The task calls for every line of the data to be retyped exactly.

*MATERIAL FOR THIS EXERCISE*
┏━━
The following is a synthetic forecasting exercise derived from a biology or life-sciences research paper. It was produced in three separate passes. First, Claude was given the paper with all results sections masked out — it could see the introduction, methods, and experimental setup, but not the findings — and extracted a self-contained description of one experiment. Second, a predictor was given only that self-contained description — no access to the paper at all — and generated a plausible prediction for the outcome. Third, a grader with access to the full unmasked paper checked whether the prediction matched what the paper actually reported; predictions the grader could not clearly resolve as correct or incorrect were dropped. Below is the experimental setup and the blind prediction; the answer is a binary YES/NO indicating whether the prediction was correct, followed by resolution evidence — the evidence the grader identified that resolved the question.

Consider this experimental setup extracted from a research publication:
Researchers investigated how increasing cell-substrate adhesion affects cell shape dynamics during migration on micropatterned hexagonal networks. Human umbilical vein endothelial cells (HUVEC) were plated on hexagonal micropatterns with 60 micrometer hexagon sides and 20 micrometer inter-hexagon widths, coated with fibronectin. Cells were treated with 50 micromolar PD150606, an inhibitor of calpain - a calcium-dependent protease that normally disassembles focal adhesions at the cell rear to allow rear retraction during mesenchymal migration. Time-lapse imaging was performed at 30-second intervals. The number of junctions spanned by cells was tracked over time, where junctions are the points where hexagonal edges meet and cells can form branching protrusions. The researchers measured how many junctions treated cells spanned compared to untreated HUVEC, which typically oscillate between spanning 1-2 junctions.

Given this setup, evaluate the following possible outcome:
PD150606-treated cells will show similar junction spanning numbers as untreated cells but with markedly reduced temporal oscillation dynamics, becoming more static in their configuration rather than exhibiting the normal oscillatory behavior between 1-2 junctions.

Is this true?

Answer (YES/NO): NO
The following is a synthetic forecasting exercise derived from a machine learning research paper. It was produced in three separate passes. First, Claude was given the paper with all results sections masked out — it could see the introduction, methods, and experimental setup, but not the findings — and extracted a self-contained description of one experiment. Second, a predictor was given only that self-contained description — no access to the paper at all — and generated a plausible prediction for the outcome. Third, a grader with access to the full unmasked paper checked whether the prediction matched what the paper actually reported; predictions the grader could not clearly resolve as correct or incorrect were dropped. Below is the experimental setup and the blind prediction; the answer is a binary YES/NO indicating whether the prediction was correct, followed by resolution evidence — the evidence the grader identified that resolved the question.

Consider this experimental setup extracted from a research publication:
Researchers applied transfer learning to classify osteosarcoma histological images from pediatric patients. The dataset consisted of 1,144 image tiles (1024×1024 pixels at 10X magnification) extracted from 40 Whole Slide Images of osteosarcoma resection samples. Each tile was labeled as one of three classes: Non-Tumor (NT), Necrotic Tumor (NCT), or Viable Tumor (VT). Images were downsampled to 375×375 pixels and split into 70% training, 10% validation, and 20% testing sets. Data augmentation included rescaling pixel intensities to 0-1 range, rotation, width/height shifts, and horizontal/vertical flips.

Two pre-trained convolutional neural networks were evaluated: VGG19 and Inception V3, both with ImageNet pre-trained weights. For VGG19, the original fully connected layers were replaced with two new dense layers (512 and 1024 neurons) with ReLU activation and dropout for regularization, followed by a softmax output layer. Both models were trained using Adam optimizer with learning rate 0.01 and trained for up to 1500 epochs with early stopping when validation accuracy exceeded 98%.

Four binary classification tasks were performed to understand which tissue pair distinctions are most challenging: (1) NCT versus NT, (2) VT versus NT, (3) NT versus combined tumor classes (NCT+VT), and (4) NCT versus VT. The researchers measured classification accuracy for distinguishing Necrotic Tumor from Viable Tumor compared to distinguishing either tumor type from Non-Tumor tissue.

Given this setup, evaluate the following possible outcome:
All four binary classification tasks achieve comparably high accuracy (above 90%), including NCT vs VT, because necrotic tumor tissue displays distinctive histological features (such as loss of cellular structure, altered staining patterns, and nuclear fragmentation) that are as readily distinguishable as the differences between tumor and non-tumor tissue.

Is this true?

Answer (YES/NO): NO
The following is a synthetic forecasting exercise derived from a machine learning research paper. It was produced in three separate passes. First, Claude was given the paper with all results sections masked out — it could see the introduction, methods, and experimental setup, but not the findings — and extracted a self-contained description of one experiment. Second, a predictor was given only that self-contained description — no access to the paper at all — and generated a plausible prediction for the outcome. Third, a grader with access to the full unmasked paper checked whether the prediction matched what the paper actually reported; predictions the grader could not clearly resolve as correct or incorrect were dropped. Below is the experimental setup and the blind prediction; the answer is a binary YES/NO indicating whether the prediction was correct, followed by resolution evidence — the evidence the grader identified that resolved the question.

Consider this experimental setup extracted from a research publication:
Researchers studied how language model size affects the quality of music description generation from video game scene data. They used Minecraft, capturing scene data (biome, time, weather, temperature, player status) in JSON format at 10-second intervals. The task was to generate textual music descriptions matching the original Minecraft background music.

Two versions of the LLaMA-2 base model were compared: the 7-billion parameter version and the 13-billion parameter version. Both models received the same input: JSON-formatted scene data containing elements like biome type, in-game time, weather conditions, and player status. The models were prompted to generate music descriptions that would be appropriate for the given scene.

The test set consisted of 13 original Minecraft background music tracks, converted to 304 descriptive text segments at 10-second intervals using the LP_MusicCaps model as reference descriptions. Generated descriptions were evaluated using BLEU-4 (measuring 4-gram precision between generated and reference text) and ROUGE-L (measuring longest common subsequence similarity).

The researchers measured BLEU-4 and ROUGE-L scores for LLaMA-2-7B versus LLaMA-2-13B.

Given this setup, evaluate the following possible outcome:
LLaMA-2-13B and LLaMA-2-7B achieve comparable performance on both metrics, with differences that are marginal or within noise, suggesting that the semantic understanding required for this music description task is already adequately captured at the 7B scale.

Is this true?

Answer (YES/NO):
┗━━
*RESPONSE*
The following is a synthetic forecasting exercise derived from a biology or life-sciences research paper. It was produced in three separate passes. First, Claude was given the paper with all results sections masked out — it could see the introduction, methods, and experimental setup, but not the findings — and extracted a self-contained description of one experiment. Second, a predictor was given only that self-contained description — no access to the paper at all — and generated a plausible prediction for the outcome. Third, a grader with access to the full unmasked paper checked whether the prediction matched what the paper actually reported; predictions the grader could not clearly resolve as correct or incorrect were dropped. Below is the experimental setup and the blind prediction; the answer is a binary YES/NO indicating whether the prediction was correct, followed by resolution evidence — the evidence the grader identified that resolved the question.

Consider this experimental setup extracted from a research publication:
Researchers investigated how increasing cell-substrate adhesion affects cell shape dynamics during migration on micropatterned hexagonal networks. Human umbilical vein endothelial cells (HUVEC) were plated on hexagonal micropatterns with 60 micrometer hexagon sides and 20 micrometer inter-hexagon widths, coated with fibronectin. Cells were treated with 50 micromolar PD150606, an inhibitor of calpain - a calcium-dependent protease that normally disassembles focal adhesions at the cell rear to allow rear retraction during mesenchymal migration. Time-lapse imaging was performed at 30-second intervals. The number of junctions spanned by cells was tracked over time, where junctions are the points where hexagonal edges meet and cells can form branching protrusions. The researchers measured how many junctions treated cells spanned compared to untreated HUVEC, which typically oscillate between spanning 1-2 junctions.

Given this setup, evaluate the following possible outcome:
PD150606-treated cells will show similar junction spanning numbers as untreated cells but with markedly reduced temporal oscillation dynamics, becoming more static in their configuration rather than exhibiting the normal oscillatory behavior between 1-2 junctions.

Is this true?

Answer (YES/NO): NO
The following is a synthetic forecasting exercise derived from a machine learning research paper. It was produced in three separate passes. First, Claude was given the paper with all results sections masked out — it could see the introduction, methods, and experimental setup, but not the findings — and extracted a self-contained description of one experiment. Second, a predictor was given only that self-contained description — no access to the paper at all — and generated a plausible prediction for the outcome. Third, a grader with access to the full unmasked paper checked whether the prediction matched what the paper actually reported; predictions the grader could not clearly resolve as correct or incorrect were dropped. Below is the experimental setup and the blind prediction; the answer is a binary YES/NO indicating whether the prediction was correct, followed by resolution evidence — the evidence the grader identified that resolved the question.

Consider this experimental setup extracted from a research publication:
Researchers applied transfer learning to classify osteosarcoma histological images from pediatric patients. The dataset consisted of 1,144 image tiles (1024×1024 pixels at 10X magnification) extracted from 40 Whole Slide Images of osteosarcoma resection samples. Each tile was labeled as one of three classes: Non-Tumor (NT), Necrotic Tumor (NCT), or Viable Tumor (VT). Images were downsampled to 375×375 pixels and split into 70% training, 10% validation, and 20% testing sets. Data augmentation included rescaling pixel intensities to 0-1 range, rotation, width/height shifts, and horizontal/vertical flips.

Two pre-trained convolutional neural networks were evaluated: VGG19 and Inception V3, both with ImageNet pre-trained weights. For VGG19, the original fully connected layers were replaced with two new dense layers (512 and 1024 neurons) with ReLU activation and dropout for regularization, followed by a softmax output layer. Both models were trained using Adam optimizer with learning rate 0.01 and trained for up to 1500 epochs with early stopping when validation accuracy exceeded 98%.

Four binary classification tasks were performed to understand which tissue pair distinctions are most challenging: (1) NCT versus NT, (2) VT versus NT, (3) NT versus combined tumor classes (NCT+VT), and (4) NCT versus VT. The researchers measured classification accuracy for distinguishing Necrotic Tumor from Viable Tumor compared to distinguishing either tumor type from Non-Tumor tissue.

Given this setup, evaluate the following possible outcome:
All four binary classification tasks achieve comparably high accuracy (above 90%), including NCT vs VT, because necrotic tumor tissue displays distinctive histological features (such as loss of cellular structure, altered staining patterns, and nuclear fragmentation) that are as readily distinguishable as the differences between tumor and non-tumor tissue.

Is this true?

Answer (YES/NO): NO
The following is a synthetic forecasting exercise derived from a machine learning research paper. It was produced in three separate passes. First, Claude was given the paper with all results sections masked out — it could see the introduction, methods, and experimental setup, but not the findings — and extracted a self-contained description of one experiment. Second, a predictor was given only that self-contained description — no access to the paper at all — and generated a plausible prediction for the outcome. Third, a grader with access to the full unmasked paper checked whether the prediction matched what the paper actually reported; predictions the grader could not clearly resolve as correct or incorrect were dropped. Below is the experimental setup and the blind prediction; the answer is a binary YES/NO indicating whether the prediction was correct, followed by resolution evidence — the evidence the grader identified that resolved the question.

Consider this experimental setup extracted from a research publication:
Researchers studied how language model size affects the quality of music description generation from video game scene data. They used Minecraft, capturing scene data (biome, time, weather, temperature, player status) in JSON format at 10-second intervals. The task was to generate textual music descriptions matching the original Minecraft background music.

Two versions of the LLaMA-2 base model were compared: the 7-billion parameter version and the 13-billion parameter version. Both models received the same input: JSON-formatted scene data containing elements like biome type, in-game time, weather conditions, and player status. The models were prompted to generate music descriptions that would be appropriate for the given scene.

The test set consisted of 13 original Minecraft background music tracks, converted to 304 descriptive text segments at 10-second intervals using the LP_MusicCaps model as reference descriptions. Generated descriptions were evaluated using BLEU-4 (measuring 4-gram precision between generated and reference text) and ROUGE-L (measuring longest common subsequence similarity).

The researchers measured BLEU-4 and ROUGE-L scores for LLaMA-2-7B versus LLaMA-2-13B.

Given this setup, evaluate the following possible outcome:
LLaMA-2-13B and LLaMA-2-7B achieve comparable performance on both metrics, with differences that are marginal or within noise, suggesting that the semantic understanding required for this music description task is already adequately captured at the 7B scale.

Is this true?

Answer (YES/NO):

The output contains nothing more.